The rule, which made larger companies and franchisors responsible and liable for the employment practices of their franchisees, suppliers, vendors, contractors, and subcontractors, was due to take effect March 11.
Judge J. Campbell Barker of the U.S. District Court for the Eastern District of Texas called the rule “contrary to law,” adding that it was “arbitrary and capricious.”
In his decision, he noted that by establishing an array of new conditions to determine whether a company meets the standard of a joint employer, the NRLB’s rule exceeds “the bounds of the common law.”
The joint employer rule would also “likely promote labor strife, rather than peace, by forcing an underdefined category of entities to take a seat at a bargaining table,” Barker added.
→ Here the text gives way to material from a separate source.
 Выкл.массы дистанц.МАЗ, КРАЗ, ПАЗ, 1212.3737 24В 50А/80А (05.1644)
“[It] would treat virtually every entity that contracts for labor as a joint employer because virtually every contract for third-party labor has terms that impact, at least indirectly, at least one of the specified ‘essential terms and conditions of employment,” he noted.
‘Major Win’
U.S. Chamber of Commerce president and CEO Suzanne Clark praised the ruling, calling it “a major win for employers and workers who don’t want their business decisions micromanaged by the NLRB.”
“It will prevent businesses from facing new liabilities related to workplaces they don’t control, and workers they don’t actually employ,” she said in a statement.
The U.S. Chamber and a coalition of business organizations filed suit last November to block the rule.
Employer groups called the new standard “catastrophic” when it was released in October.
The rule rescinded the previous standard adopted in 2020, which allowed that an employer could be a joint employer of another entity if it had direct and immediate control over the essential terms and conditions of employment.
The joint employer standard has been one of the most contested topics addressed by the NLRB, with its interpretation shifting every few years based on the board’s political composition.